Cardinal Parolin concludes his Message to the Livatino Study Center with two observations. One has to do with the importance of conscience in the Catholic vision, and the other with the formation of conscience. In this way he has provided food for thought to open new pathways of true freedom of conscience. Conscience is first of all ‘conscientious I’ in the sense of I being able to look within myself as well as at things. Understood in this manner, conscience evokes the personal soul, the spirituality of the individual, who is able to assess and judge the situations of and in life which are all contingent with respect to conscience. Needed on this level is a philosophical and theological culture that once again takes up the theme of the soul. In the second place, conscience is the capacity of practical reason to orient conduct on the basis of good and evil. Here we must recall that just as theoretical reason immediately intuits the initial principles of reasoning, practical reason immediately intuits the initial principles of morals, or the golden rule – do good, avoid evil – and its very first applications. I believe that this faculty of conscience should also be rediscovered. Today we have to once again recognize that all persons, above and beyond their cultural or religious diversities, are able to know some elements common to all in both theoretical and practical terms. We have insisted all too much on diversity, and have to recover what is common to us in order to offset centrifugal distortions in the notion of conscience and its freedom.
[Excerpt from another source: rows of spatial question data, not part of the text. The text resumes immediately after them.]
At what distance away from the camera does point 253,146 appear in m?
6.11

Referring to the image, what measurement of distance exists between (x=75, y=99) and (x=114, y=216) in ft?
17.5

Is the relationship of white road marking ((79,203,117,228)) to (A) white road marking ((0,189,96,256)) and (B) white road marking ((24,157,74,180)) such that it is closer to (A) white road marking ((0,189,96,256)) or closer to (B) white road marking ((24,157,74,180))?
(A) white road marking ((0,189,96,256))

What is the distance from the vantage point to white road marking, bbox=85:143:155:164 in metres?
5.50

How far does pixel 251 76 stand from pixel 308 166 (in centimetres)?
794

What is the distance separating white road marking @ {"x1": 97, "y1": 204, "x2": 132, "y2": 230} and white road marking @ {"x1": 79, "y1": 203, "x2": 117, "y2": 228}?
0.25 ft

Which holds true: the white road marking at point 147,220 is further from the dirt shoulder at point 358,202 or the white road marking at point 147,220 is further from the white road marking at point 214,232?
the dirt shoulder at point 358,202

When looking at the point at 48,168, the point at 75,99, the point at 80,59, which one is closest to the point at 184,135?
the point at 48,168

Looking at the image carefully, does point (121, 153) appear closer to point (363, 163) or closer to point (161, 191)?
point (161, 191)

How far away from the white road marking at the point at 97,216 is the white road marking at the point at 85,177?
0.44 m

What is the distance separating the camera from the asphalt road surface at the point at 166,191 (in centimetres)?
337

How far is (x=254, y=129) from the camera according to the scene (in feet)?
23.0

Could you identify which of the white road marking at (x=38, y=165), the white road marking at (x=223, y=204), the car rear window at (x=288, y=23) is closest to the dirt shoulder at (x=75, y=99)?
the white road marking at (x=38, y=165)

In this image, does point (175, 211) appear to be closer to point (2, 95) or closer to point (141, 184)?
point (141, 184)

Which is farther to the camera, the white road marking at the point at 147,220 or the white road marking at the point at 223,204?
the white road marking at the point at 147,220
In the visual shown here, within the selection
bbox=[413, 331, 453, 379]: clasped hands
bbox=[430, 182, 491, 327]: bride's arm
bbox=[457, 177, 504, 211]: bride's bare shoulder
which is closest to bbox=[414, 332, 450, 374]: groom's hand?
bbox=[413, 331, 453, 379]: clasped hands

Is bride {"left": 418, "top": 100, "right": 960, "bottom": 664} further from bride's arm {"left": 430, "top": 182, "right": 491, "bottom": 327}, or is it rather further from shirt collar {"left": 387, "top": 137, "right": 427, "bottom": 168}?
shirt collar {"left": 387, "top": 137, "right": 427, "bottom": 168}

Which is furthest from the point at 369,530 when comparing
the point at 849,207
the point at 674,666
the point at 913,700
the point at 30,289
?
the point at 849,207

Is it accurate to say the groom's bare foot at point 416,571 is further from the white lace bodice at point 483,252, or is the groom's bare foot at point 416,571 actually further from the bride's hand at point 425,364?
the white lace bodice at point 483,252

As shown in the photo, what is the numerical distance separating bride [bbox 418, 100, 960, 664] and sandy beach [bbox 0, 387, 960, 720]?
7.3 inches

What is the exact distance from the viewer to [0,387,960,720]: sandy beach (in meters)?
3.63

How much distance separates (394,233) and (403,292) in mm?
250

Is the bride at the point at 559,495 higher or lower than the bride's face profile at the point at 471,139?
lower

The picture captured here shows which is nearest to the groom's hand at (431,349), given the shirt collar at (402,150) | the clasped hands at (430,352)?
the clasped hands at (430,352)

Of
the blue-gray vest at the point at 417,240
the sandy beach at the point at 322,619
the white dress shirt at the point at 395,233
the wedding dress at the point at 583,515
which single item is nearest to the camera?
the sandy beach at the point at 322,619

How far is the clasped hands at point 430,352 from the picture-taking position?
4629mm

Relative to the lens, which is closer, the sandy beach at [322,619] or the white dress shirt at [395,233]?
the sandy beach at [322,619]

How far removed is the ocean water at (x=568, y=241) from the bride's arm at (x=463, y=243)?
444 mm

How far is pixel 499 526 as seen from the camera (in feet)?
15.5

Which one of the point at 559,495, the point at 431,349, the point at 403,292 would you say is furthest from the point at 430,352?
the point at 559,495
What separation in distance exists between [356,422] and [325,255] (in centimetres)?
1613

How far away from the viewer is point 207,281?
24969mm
This is where we see the importance of Cardinal Parolin’s summons to once again form consciences. The new ideology of conscience as the source of right and wrong does not think it has to be formed. In order to form it, however, it would be necessary to begin from principles other than conscience itself, and this is exactly what this ideology refuses. A conscience which is the source of truth does not have to be formed to truth; it already knows its one and only truth, this being self-determination, which, unfortunately today, is often the sole criterion guiding the conscience of post-modern man also in the face of crucially important choices for the individual and for the community. The point of departure of this return to forming consciences is acknowledgment of the fact that a conscience left to its own devices becomes a tumor. Man is prevented from stepping outside himself. When power obliges everyone to follow their own conscience, it obliges them to be satisfied slaves. In order to do so, as I said above, this obligation is imposed forcefully, because the true liberty of man naturally propels him to step out of self in order to reach out to reality, and, in reality, to other persons. The formation of conscience is therefore the construction of community, while abandoning or forcing conscience to follow naught but “its own whims” means atomizing the community into separate pieces bereft of relations.